Published: 10 Sep 2006
Microsoft Exchange has some unique requirements and quirks that storage managers will have to grapple with to ensure high availability of the e-mail service.
E-mail has shot up through the hierarchy of critical systems, from business critical to mission critical to absolutely essential. "E-mail today is as important as the telephone for business communications," says Mark Levitt, program vice president for collaborative computing and the enterprise workplace at IDC, Framingham, MA. Becky Swails, network engineer at Citgo Petroleum Corp. in Tulsa, OK, agrees: "When it comes to e-mail, we're like crack addicts."
In theory, high-availability e-mail is straightforward. "The solution requires redundant storage, redundant servers and automatic failover," says Levitt. From that standpoint, any disaster recovery strategy should do the trick. The catch is the speed of the recovery, as e-mail users have zero tolerance for downtime.
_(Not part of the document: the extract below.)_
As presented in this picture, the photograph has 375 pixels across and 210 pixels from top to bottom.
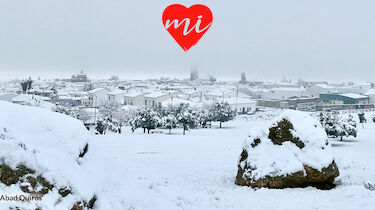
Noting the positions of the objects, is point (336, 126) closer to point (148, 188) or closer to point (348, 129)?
point (348, 129)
When it comes to high-availability e-mail, there are solutions to fit almost every need, budget and IT skill level. Options tend to be either server- or storage-based, according to Donna Scott, vice president and distinguished analyst at Gartner Inc.'s offices in Virginia Beach, VA. These options include managed hosting, specialized e-mail appliances, local and remote replication software, continuous data protection (CDP), local and remote SAN-based replication, and server clustering. Each option has its advantages and disadvantages (see "High-availability options," at right).
Microsoft Corp. promotes active/active or active/ passive clustering as the answer for Exchange high availability. Many organizations, however, are discouraged by the cost and complexity of clustering Windows and Exchange. Exchange clustering isn't necessarily complicated when used in a two-node, active/passive configuration with the cluster restricted to one location. But it gets complicated when there are more than two nodes in the cluster, the clustering operates globally and you rely on automated failback.
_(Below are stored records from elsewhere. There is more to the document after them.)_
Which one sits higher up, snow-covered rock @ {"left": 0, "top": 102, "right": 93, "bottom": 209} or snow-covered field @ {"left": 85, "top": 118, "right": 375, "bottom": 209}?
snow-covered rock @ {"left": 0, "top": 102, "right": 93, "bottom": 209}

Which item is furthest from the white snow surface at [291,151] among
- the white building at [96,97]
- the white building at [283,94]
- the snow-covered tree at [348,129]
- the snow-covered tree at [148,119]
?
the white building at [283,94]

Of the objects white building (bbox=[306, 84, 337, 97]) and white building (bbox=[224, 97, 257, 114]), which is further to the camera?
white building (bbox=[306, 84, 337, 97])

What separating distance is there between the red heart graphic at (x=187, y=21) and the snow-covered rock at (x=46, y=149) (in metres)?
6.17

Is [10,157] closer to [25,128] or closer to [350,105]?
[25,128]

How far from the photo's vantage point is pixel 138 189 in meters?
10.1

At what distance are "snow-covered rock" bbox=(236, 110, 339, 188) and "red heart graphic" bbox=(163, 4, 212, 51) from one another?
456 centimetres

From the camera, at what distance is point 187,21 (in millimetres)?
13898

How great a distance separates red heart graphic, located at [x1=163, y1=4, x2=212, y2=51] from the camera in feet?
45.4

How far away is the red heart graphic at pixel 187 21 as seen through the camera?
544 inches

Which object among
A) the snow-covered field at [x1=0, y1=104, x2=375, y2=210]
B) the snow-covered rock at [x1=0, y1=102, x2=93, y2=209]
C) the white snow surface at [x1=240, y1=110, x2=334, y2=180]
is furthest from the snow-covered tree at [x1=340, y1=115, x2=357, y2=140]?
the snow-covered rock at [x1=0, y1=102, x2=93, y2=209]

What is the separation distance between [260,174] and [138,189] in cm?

Lotus/Domino, the other major enterprise e-mail application, minimizes e-mail availability problems by:
For example, the continuous allocation and release of various memory blocks within an Exchange process leads to virtual memory fragmentation. According to Microsoft, when virtual memory is available for a process but the virtual memory blocks aren't large enough, fragmentation occurs over time. Virtual memory issues are more prevalent in a clustered Exchange (2000 and 2003) configuration because these environments are typically used to scale Exchange to host thousands of users with multiple storage groups and messaging databases. In short, Exchange clusters aren't for the inexperienced.
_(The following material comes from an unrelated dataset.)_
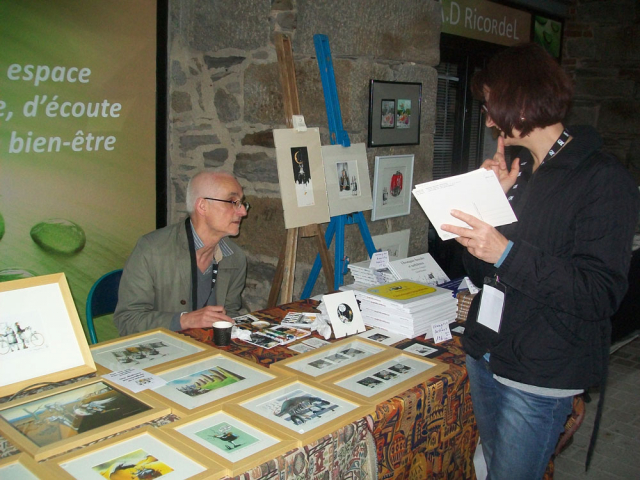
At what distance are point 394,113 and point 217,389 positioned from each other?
2.34 meters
Standard e-mail backup doesn't cut it. "There's a lot of data and it's changing rapidly," says Lee Benjamin, an analyst at Ferris Research in San Francisco. Just do the math: A company with 240 mailboxes and a 250MB quota will end up with a 60GB Exchange data store. Backing it up will take 3.5 hours; restoring it will take another 3.5 hours, calculates Keith McCall, chief technology officer at Azaleos Corp., a high-availability Exchange appliance provider in Redmond, WA.
"How many users will wait 3.5 hours for e-mail access?" he asks.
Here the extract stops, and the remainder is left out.